Не довольно ли? Кажется, ты не можешь пожаловаться, что письмо мое коротко? Прощай, будь здоров и не забывай любящего тебя
Г. Н-са.
1 марта 1865 года.
Ты спрашиваешь, что же это такое Халеппа, Халеппа, Халеппа? А где она, ты не знаешь. Это правда, виноват; мне показалось, что весь мip должен знать мою бесценную Халеппу!
Халеппа – это деревня, в получасе ходьбы от города Канеи. А город Канея, это наш критский Петербург. Есть у нас и Москва – Ираклион, или Кандия, которую зовут также Мегало-Кастро. Ты, я думаю, читал (а вероятнее, что нет; ты все «Крафт-унд-Штофф» читаешь), что Кандию турки осаждали 25 лет и что под стенами ее погиб герцог де-Бофор, которого во время Фронды звали «le roi de la Halle» и который был так популярен между парижскою чернью.
Ираклион – наша древняя столица, в ней живет митрополит всего острова; там религиозное чувство сильнее; там и турки страшнее фанатизмом. А Канея – это Европа; здесь светская власть – паша, который говорит по-французски; здесь веют консульские флаги всех держав, здесь «la colonie europ'eenne»; горсть купцов средней руки, докторов, шкиперов европейских, чиновников. Канея – наш Петербург, «рак Крита», по Розенцвейгу.

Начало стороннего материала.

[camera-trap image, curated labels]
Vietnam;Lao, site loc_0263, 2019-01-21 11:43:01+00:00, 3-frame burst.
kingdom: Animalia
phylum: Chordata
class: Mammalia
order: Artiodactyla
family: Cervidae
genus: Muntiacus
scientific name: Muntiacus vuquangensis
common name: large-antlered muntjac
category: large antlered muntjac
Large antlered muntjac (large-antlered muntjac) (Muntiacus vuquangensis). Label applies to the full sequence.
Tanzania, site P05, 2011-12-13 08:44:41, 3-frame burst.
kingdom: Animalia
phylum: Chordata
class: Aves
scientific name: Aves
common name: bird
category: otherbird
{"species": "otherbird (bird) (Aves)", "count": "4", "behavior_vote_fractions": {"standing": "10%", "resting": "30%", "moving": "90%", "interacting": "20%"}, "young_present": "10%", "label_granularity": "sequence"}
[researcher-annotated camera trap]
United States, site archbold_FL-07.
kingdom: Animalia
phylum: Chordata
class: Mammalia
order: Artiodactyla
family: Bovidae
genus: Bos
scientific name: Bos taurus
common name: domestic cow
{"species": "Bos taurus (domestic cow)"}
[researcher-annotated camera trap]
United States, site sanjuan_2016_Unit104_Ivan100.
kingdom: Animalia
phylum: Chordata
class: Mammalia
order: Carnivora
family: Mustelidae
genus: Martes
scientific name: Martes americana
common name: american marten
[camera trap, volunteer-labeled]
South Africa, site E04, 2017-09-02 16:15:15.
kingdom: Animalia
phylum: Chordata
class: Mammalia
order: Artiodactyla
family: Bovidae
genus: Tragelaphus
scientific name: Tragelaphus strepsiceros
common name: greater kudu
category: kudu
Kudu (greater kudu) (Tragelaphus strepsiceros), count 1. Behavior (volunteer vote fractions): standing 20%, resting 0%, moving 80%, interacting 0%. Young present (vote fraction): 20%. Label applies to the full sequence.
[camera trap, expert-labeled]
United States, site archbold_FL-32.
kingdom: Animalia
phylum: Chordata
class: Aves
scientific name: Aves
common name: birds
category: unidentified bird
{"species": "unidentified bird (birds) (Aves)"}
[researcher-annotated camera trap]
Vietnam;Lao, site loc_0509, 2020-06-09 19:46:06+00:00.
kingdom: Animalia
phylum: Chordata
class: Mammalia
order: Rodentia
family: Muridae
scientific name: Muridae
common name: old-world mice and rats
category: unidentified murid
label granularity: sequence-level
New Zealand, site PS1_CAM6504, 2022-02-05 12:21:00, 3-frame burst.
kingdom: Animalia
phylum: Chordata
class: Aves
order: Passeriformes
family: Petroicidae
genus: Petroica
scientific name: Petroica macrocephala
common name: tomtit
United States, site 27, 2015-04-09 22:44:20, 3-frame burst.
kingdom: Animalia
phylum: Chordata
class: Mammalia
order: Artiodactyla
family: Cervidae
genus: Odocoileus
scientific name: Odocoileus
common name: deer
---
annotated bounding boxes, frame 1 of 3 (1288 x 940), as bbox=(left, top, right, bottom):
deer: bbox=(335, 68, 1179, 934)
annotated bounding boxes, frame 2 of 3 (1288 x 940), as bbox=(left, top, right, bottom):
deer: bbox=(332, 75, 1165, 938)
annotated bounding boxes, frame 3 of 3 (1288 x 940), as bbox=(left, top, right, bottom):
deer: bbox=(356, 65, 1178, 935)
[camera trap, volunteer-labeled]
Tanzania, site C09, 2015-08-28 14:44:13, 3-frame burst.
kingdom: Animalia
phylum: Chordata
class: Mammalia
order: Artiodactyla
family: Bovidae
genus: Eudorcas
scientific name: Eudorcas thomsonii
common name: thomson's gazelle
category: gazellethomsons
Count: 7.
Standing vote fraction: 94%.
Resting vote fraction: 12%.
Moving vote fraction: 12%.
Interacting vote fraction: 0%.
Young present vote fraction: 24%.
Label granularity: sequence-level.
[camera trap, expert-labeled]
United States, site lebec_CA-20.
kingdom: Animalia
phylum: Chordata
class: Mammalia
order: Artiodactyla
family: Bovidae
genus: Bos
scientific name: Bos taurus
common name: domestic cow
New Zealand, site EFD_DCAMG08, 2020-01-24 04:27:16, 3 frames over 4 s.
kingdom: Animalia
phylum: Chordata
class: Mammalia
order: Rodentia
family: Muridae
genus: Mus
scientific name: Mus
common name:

Не знаю, право, рак ли это, и съест ли он нашу национальную физиономию; но знаю только, что город грязен и душен, заперт в крепости, тесен, скучен. Но и в нем, если хочешь, есть своя поэзия; он напоминает описания и картины средних веков: узкие улицы, которые еще недавно (при Вели-паше), чуть-чуть не обагрились кровью… Экипажей нет; толпы пешеходов и верховых; все тяжести возят на мулах и ослах; одежды пестрые, речи шумные, лавки плохи. По захождении солнца ворота крепости запирают, и уж ни в город не пустят, ни из города не выпустят никого, конечно, кроме консулов и чиновников консульства, но и для тех отпирают такую маленькую калитку, что в нее и среднего роста человек проходит с большим трудом.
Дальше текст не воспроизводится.